■ **The task**:
Records follow. Copy every line with "white".

■ **Source material**:
....................
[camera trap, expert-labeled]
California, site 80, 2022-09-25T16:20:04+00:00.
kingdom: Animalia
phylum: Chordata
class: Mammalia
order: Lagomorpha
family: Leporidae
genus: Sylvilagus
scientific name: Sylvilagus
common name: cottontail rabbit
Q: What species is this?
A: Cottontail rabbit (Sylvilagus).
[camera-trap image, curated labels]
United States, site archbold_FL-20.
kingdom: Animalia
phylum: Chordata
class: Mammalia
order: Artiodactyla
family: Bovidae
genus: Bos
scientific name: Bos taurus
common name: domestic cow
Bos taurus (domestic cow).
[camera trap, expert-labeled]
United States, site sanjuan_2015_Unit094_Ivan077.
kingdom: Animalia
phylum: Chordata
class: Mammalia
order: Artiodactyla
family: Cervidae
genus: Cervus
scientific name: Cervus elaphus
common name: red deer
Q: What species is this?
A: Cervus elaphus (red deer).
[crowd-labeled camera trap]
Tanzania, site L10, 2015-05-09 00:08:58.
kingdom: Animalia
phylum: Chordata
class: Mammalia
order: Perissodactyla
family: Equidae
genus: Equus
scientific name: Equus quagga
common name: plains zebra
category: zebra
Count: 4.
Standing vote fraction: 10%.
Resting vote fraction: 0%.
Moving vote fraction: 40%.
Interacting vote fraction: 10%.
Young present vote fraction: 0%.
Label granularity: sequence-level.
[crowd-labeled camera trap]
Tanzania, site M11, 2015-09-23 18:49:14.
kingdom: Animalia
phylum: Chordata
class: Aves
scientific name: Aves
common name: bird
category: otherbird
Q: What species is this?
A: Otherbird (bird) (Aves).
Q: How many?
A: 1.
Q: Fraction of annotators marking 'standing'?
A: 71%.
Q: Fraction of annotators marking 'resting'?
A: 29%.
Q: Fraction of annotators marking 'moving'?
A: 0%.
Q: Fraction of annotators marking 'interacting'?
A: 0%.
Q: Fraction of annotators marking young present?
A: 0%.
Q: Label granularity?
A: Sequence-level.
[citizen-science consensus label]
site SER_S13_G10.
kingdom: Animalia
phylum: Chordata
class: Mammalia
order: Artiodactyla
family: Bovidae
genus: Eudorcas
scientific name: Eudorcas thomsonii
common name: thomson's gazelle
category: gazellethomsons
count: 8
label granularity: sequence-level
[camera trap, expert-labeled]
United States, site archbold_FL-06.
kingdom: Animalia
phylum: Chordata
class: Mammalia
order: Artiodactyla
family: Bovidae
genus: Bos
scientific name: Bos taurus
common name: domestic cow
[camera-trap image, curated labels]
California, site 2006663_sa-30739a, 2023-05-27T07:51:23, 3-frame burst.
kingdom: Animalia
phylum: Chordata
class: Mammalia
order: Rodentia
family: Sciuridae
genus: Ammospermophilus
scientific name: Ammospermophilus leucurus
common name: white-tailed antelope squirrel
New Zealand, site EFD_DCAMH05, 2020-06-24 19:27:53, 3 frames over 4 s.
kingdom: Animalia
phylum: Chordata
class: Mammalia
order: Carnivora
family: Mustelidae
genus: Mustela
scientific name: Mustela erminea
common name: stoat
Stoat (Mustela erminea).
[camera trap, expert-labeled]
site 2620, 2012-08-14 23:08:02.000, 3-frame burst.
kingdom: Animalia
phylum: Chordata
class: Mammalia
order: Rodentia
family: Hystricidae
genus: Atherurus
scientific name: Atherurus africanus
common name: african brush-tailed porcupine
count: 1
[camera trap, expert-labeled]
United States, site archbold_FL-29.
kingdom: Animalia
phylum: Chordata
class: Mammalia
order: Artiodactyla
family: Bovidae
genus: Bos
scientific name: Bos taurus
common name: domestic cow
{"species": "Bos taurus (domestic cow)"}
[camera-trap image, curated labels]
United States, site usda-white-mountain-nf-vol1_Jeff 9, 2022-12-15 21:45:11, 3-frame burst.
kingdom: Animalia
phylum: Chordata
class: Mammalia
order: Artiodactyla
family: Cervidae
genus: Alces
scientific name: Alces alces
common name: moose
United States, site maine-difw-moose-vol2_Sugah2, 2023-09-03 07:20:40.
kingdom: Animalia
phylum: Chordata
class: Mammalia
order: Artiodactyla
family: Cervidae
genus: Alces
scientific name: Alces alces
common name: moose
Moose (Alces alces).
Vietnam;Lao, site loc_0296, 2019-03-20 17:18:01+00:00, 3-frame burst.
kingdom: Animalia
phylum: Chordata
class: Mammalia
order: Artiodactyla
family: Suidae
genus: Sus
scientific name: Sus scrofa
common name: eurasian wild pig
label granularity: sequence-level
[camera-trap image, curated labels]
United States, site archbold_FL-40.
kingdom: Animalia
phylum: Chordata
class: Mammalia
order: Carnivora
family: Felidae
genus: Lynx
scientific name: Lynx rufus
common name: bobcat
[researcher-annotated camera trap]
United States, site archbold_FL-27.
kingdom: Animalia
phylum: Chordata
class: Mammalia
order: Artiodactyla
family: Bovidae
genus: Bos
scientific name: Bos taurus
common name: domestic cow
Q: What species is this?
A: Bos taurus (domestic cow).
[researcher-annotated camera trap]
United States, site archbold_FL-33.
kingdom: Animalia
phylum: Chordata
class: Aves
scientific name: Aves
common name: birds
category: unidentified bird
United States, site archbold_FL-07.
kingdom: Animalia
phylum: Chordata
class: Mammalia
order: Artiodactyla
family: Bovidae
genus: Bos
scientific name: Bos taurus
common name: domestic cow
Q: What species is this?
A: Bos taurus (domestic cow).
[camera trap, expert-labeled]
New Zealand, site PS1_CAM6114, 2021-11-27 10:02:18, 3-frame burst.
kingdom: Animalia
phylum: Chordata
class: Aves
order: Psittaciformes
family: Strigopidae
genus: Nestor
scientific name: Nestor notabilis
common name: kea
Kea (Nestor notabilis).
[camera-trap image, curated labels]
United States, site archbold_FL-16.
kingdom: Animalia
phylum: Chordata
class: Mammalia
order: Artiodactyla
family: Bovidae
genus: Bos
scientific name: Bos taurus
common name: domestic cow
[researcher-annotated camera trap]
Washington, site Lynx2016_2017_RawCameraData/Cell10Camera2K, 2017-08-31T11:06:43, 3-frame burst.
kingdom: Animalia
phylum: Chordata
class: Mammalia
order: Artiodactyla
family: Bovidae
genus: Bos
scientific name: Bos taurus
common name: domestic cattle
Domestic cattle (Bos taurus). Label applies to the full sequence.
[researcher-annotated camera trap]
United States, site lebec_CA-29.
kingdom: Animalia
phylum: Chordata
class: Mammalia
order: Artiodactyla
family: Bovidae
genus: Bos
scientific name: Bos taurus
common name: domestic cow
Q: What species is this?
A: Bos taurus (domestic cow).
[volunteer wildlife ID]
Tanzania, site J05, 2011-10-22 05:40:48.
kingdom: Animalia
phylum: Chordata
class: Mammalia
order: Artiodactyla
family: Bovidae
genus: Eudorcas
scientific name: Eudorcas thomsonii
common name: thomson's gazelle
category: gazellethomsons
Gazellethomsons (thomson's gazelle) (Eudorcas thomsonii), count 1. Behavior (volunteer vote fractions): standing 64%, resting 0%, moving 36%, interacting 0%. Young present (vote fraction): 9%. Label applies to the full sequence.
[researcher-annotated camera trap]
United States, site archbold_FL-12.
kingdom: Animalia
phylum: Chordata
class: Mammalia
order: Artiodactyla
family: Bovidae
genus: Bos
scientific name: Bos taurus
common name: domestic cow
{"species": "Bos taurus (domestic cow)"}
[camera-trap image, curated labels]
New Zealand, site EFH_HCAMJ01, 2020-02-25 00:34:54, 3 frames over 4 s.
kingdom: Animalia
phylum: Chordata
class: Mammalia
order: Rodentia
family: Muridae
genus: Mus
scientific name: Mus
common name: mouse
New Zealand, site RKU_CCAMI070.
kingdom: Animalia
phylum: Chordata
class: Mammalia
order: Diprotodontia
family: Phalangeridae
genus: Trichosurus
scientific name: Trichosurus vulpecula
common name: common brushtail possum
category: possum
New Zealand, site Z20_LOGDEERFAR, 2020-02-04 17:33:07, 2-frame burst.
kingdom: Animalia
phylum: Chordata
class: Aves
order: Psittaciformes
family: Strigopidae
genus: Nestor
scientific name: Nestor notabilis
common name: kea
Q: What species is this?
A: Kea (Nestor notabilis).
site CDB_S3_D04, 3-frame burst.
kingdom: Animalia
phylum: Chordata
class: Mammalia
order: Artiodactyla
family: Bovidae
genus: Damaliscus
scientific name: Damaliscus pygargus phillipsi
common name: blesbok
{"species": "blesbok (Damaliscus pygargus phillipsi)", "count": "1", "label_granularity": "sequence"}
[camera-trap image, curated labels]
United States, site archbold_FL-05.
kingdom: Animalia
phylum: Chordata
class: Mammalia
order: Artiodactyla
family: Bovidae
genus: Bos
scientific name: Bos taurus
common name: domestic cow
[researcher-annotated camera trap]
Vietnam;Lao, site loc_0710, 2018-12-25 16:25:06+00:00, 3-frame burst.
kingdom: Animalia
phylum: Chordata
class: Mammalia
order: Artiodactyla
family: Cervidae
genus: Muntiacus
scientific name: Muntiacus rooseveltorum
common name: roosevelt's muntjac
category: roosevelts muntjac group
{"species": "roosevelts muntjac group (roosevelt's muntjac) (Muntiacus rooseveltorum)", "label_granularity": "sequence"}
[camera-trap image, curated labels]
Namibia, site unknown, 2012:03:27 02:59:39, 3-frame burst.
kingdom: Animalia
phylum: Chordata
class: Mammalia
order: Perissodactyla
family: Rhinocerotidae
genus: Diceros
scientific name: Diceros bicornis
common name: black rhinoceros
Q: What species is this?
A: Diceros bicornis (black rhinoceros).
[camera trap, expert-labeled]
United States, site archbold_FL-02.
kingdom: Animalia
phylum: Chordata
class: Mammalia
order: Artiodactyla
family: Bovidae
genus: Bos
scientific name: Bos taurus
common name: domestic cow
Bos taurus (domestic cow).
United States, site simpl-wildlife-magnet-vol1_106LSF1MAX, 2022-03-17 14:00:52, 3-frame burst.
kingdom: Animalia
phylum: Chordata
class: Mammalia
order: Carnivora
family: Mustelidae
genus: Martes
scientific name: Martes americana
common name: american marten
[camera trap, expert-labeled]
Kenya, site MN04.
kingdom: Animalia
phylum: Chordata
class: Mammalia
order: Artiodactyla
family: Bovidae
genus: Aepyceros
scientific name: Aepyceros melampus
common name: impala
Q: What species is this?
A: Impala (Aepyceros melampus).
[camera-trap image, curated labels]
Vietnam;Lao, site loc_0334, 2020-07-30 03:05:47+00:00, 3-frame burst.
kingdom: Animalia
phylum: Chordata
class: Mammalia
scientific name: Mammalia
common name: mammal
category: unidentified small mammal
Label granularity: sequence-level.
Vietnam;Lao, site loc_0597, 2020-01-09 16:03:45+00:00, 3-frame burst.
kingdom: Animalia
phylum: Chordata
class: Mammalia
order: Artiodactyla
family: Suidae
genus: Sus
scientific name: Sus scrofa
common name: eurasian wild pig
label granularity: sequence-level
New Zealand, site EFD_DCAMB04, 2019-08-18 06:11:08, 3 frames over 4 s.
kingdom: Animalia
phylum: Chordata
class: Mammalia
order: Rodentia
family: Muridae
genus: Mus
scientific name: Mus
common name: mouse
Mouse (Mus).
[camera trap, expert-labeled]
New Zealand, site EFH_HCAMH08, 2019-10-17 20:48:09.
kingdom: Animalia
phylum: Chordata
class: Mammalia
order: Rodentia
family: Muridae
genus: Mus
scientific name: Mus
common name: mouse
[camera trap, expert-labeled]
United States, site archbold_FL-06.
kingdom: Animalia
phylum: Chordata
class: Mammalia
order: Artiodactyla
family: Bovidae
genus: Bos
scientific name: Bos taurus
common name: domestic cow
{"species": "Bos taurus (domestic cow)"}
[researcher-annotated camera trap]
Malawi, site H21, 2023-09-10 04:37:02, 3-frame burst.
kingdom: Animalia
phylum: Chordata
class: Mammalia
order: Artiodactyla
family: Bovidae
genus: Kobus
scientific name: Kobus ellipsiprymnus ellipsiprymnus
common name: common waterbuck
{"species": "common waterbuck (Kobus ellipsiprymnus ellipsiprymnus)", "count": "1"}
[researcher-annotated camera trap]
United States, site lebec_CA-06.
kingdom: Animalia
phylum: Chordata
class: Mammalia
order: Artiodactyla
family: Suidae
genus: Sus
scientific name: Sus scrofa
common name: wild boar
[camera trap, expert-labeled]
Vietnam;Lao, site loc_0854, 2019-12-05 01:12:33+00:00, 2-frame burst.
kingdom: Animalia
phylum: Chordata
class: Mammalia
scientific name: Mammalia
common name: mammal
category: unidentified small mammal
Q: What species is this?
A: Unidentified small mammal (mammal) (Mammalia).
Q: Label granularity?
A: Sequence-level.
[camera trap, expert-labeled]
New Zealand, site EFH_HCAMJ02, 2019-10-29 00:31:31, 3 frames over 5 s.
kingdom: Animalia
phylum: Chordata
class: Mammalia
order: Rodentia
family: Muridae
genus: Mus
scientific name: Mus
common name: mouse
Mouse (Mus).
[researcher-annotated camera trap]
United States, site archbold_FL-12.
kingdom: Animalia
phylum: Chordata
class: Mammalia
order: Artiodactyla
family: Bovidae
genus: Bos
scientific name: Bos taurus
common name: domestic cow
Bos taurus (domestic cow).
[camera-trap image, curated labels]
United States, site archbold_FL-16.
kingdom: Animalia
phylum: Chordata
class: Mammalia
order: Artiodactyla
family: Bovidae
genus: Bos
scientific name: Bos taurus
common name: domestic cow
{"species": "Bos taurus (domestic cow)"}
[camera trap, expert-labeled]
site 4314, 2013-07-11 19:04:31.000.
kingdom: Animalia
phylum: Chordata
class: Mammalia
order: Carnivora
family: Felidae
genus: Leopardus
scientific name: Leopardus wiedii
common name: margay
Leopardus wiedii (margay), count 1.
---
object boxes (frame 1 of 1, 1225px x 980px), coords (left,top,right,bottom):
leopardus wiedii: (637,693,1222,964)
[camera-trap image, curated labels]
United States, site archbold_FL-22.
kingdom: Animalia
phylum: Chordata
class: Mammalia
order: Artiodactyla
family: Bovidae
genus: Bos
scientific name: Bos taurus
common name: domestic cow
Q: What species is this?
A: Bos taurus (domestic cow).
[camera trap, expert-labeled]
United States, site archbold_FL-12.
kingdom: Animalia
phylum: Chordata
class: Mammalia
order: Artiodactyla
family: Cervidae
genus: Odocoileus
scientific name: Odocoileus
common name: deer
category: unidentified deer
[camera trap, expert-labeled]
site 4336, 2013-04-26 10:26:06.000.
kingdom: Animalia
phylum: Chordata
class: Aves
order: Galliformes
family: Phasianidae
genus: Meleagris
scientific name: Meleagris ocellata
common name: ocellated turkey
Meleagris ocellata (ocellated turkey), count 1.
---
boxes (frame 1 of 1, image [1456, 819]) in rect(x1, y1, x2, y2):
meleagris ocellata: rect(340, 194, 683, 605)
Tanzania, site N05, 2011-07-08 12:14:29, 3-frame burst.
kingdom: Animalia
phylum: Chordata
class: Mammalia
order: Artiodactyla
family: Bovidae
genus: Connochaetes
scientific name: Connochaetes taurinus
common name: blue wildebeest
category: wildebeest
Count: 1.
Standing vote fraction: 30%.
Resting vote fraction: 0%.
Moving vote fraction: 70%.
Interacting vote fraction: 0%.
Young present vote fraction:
....................
■ **Completed exercise**:
common name: white-tailed antelope squirrel
United States, site usda-white-mountain-nf-vol1_Jeff 9, 2022-12-15 21:45:11, 3-frame burst.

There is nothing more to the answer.